Lumeng L, Schenker S, Li T K, Brashear R E, Compton M C
J Lab Clin Med. 1984 Jan;103(1):59-69.
This study was undertaken to characterize the metabolic fate of plasma pyridoxal 5'-phosphate (pyridoxal-P), the role of various organs in mediating its degradation, and the contribution of urinary excretion. Anesthetized dogs underwent sham operation, hepatectomy, nephrectomy, or combined surgical removal of the stomach, small intestine, and the spleen; however, the kinetics of plasma pyridoxal-P clearance after the intravenous administration of 2.5 mg of this B6 vitamin were not altered. In anesthetized sham-operated dogs and in unanesthetized dogs, pyridoxal (product of pyridoxal-P hydrolysis) but not 4-pyridoxic acid (oxidation product of pyridoxal) accumulated in plasma and urine after pyridoxal-P administration. Urinary excretion of pyridoxal-P was negligible and it could not account for the rapid clearance of pyridoxal-P from the plasma. The rate of pyridoxal-P hydrolysis mediated by plasma alkaline phosphatase and the cellular elements in whole blood in vitro was also too slow to account for the rapid disappearance of plasma pyridoxal-P in vivo. These results indicate that (1) normally, the overall capacity of the body to hydrolyze circulating pyridoxal-P in plasma is so large that removal of the liver, kidneys, or the intestinal tract and spleen has little or no effect on the rate of plasma pyridoxal-P decay; and (2) plasma pyridoxal-P decay normally proceeds by way of hydrolysis to form pyridoxal. Because pyridoxal is not further oxidized by the liver and the amount of pyridoxal excreted in the urine accounts for less than 25% of the pyridoxal that can be derived from the injected pyridoxal-P load, the preponderant metabolic fate of plasma pyridoxal-P most likely involves its hydrolysis to pyridoxal and then the uptake of pyridoxal by extrahepatic tissues.
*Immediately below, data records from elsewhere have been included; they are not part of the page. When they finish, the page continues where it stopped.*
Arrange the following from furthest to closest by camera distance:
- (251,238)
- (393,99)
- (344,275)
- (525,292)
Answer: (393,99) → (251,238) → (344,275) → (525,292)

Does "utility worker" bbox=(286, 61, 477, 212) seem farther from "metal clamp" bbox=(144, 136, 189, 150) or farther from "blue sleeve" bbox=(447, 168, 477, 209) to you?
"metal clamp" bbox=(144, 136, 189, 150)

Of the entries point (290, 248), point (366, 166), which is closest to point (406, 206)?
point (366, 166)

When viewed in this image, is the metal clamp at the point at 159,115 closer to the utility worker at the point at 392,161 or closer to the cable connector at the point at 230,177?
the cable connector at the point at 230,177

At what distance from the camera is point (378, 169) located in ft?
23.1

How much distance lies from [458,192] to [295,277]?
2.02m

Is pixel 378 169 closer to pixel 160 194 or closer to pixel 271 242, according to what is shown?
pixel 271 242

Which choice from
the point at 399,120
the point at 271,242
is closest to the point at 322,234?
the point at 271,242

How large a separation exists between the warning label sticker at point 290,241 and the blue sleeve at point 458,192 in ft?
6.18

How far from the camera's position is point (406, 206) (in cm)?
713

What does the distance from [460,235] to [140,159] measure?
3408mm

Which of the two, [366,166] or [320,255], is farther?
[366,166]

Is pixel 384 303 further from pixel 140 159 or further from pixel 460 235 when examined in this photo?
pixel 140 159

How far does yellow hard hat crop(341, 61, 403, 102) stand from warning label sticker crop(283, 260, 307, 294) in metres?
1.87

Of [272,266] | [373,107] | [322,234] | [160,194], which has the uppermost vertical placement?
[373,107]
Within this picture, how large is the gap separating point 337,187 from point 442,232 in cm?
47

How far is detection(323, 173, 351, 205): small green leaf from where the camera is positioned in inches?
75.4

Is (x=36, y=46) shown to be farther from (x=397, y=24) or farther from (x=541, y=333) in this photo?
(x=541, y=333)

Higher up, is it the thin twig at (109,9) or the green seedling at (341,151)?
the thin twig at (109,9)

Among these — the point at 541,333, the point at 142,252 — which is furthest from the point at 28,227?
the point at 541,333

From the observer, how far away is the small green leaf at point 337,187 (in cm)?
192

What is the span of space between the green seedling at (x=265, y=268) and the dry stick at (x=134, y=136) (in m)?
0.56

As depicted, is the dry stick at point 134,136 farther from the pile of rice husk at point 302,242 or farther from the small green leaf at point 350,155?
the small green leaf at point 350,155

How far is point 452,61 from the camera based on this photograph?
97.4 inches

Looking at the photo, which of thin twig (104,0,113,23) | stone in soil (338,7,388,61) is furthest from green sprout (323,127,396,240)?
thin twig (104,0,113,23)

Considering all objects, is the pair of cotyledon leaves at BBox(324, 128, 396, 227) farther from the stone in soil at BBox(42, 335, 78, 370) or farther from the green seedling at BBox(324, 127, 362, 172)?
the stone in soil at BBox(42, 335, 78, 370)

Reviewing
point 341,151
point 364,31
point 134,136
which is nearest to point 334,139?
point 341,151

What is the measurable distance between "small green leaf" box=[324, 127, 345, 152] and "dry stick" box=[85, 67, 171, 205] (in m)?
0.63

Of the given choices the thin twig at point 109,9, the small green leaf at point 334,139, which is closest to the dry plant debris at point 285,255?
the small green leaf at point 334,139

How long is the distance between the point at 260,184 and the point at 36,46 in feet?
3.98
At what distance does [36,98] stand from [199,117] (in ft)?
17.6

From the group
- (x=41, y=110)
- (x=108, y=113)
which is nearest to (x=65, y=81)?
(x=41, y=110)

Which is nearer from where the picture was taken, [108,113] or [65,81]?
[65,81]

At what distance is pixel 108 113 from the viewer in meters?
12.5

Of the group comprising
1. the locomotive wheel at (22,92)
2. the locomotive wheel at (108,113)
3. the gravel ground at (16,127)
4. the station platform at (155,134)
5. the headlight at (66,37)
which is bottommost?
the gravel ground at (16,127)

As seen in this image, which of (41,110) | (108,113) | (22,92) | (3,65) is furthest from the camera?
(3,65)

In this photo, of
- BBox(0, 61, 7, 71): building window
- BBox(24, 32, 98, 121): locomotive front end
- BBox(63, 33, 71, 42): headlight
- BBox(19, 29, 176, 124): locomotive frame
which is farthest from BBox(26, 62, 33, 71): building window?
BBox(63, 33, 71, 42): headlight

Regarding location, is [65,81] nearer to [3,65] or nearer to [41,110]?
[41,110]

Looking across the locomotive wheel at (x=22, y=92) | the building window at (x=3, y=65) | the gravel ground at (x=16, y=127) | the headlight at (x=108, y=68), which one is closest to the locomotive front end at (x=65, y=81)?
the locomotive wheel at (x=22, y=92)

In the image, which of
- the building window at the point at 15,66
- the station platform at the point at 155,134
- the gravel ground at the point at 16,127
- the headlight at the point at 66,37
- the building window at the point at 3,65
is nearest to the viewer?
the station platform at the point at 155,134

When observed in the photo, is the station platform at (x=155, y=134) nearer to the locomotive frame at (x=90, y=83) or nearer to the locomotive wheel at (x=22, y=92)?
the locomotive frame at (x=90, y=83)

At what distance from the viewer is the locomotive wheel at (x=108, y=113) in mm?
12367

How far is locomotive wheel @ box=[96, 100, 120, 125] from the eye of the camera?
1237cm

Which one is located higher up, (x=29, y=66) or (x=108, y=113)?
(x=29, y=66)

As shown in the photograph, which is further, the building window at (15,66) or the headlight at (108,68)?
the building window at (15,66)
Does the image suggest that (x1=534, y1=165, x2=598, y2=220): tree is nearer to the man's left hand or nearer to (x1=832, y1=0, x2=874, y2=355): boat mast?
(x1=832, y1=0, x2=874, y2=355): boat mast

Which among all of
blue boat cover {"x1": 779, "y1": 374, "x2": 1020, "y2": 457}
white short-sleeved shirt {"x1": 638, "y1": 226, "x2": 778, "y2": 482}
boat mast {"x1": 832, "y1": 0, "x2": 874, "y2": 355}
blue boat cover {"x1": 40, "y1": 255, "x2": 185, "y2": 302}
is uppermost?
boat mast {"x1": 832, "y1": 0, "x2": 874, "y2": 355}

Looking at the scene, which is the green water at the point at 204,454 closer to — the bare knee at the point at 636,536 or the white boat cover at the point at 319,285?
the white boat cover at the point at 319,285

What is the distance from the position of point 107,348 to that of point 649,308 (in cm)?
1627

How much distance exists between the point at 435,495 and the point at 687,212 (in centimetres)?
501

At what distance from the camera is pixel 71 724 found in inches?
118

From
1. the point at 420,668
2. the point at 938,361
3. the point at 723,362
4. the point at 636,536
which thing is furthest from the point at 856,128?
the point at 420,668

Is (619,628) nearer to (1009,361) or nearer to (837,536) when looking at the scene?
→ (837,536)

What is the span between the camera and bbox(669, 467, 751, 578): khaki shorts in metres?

本研究旨在表征血浆中磷酸吡哆醛(pyridoxal-P)的代谢命运、各器官在介导其降解中的作用以及尿排泄的贡献。对麻醉的犬进行假手术、肝切除术、肾切除术或联合切除胃、小肠和脾脏;然而,静脉注射2.5mg这种维生素B6后,血浆中磷酸吡哆醛清除的动力学并未改变。在麻醉的假手术犬和未麻醉的犬中,注射磷酸吡哆醛后,血浆和尿液中积累的是吡哆醛(磷酸吡哆醛水解产物)而非4-吡哆酸(吡哆醛氧化产物)。磷酸吡哆醛的尿排泄量可忽略不计,且无法解释血浆中磷酸吡哆醛快速清除的现象。体外血浆碱性磷酸酶和全血细胞成分介导的磷酸吡哆醛水解速率也太慢,无法解释体内血浆中磷酸吡哆醛的快速消失。这些结果表明:(1)正常情况下,机体水解循环于血浆中的磷酸吡哆醛的总体能力非常大,以至于切除肝脏、肾脏或肠道及脾脏对血浆中磷酸吡哆醛的衰减速率几乎没有影响;(2)血浆中磷酸吡哆醛的衰减通常通过水解形成吡哆醛的方式进行。由于吡哆醛不会被肝脏进一步氧化,且尿中排泄的吡哆醛量占注射的磷酸吡哆醛负荷所产生的吡哆醛的比例不到25%,血浆中磷酸吡哆醛的主要代谢命运很可能是先水解为吡哆醛,然后被肝外组织摄取。